Document Type

Article

Publication Date

Summer 7-2014

Journal / Book Title

Science Education

Abstract

Scientific literacy reflects “a broad and functional understanding of science for general education purposes” (DeBoer, 2000, p. 594). Herein, we present the ongoing development of the Scientific Literacy Assessment (SLA), a work‐in‐progress measure to assess middle school students' (ages 11–14) scientific literacy. The SLA includes a selected response measure of students’ demonstrated scientific literacy (SLA‐D) and a motivation and beliefs scale based on existing measures of self‐efficacy, subjective task value, and personal epistemology for science (SLA‐MB). Our theoretical conceptualization of scientific literacy guided the development of our measure. We provide details from three studies: Pilot Study 1 (n = 124) and Pilot Study 2 (n = 220) describe the development of the SLA‐D by conducting iterative item analyses of the student responses, think‐aloud interviews with six students, and external expert feedback on the items in the SLA‐D. Study 3 describes the testing of our prototype measure (n = 264). We present a validity argument including reliability evidence that supports the use of the current version of the SLA to provide an evaluation of middle school students’ scientific literacy.

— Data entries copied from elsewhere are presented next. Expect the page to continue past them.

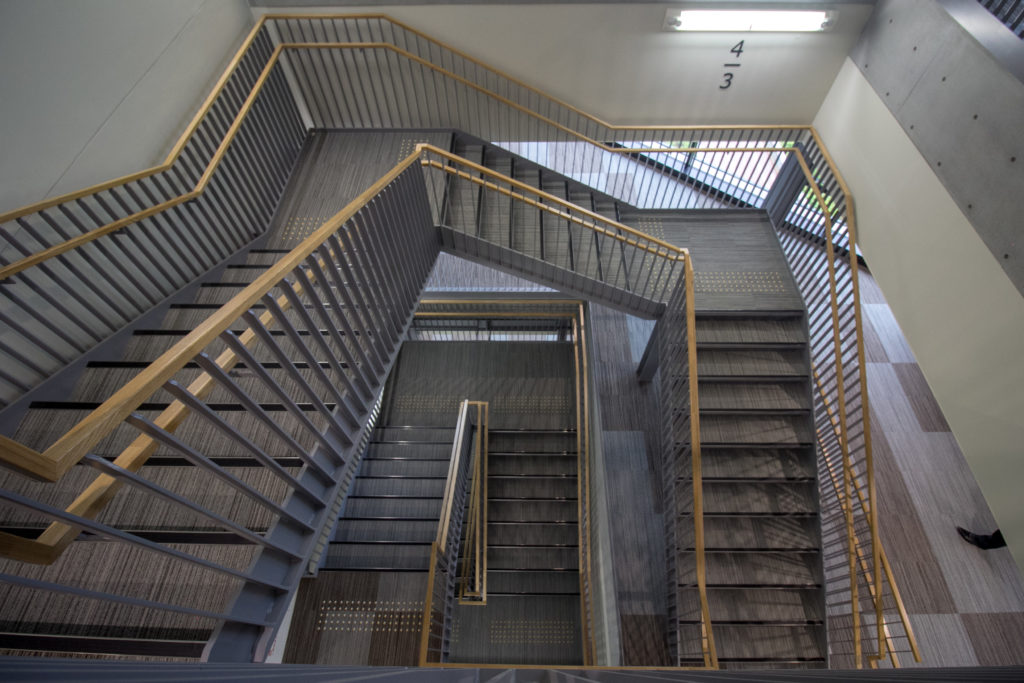 長崎県庁 階段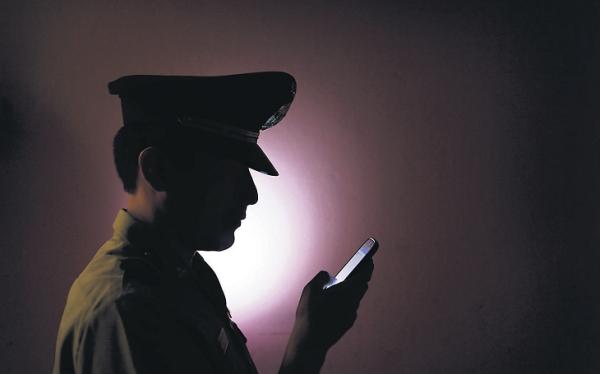 El Policía Chévere cuenta la razones de su éxito en Twitter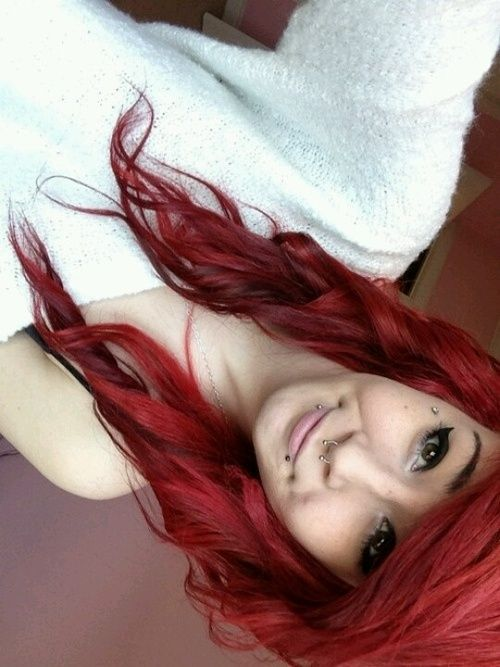 #piercings #red hair OMG I love her scene hair, the red is fabulous. You never see curled scene hair.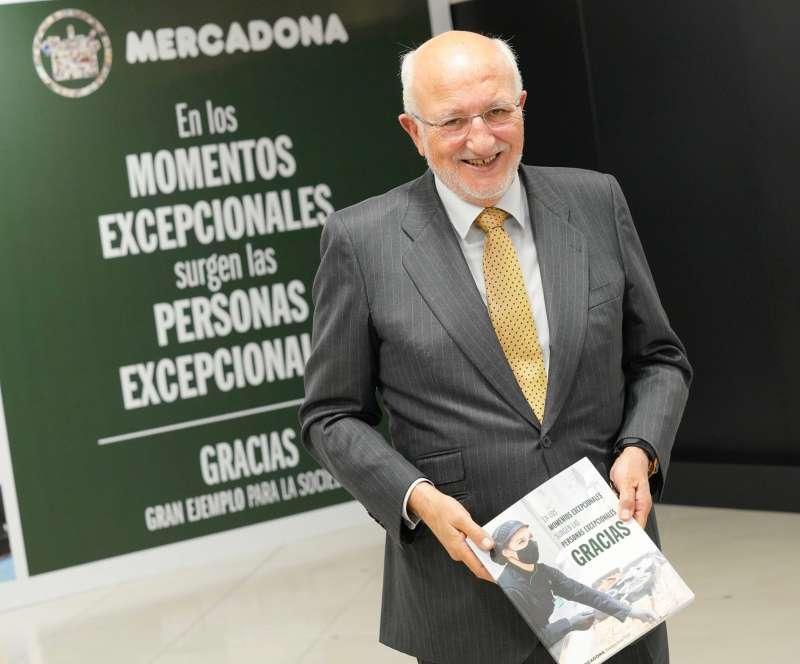 Juan Roig, presidente de Mercadona, tras la celebración de la Rueda de Prensa 2020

Our resulting SLA includes the SLA‐D in two versions, each with 26 items and the SLA‐MB with 25 items across three scales: value of science, scientific literacy self‐efficacy, and personal epistemology.

DOI

https://doi.org/10.1002/sce.21115

Published Citation

Fives, Helenrose, Wendy Huebner, Amanda S. Birnbaum, and Mark Nicolich. "Developing a measure of scientific literacy for middle school students." Science Education 98, no. 4 (2014): 549-580.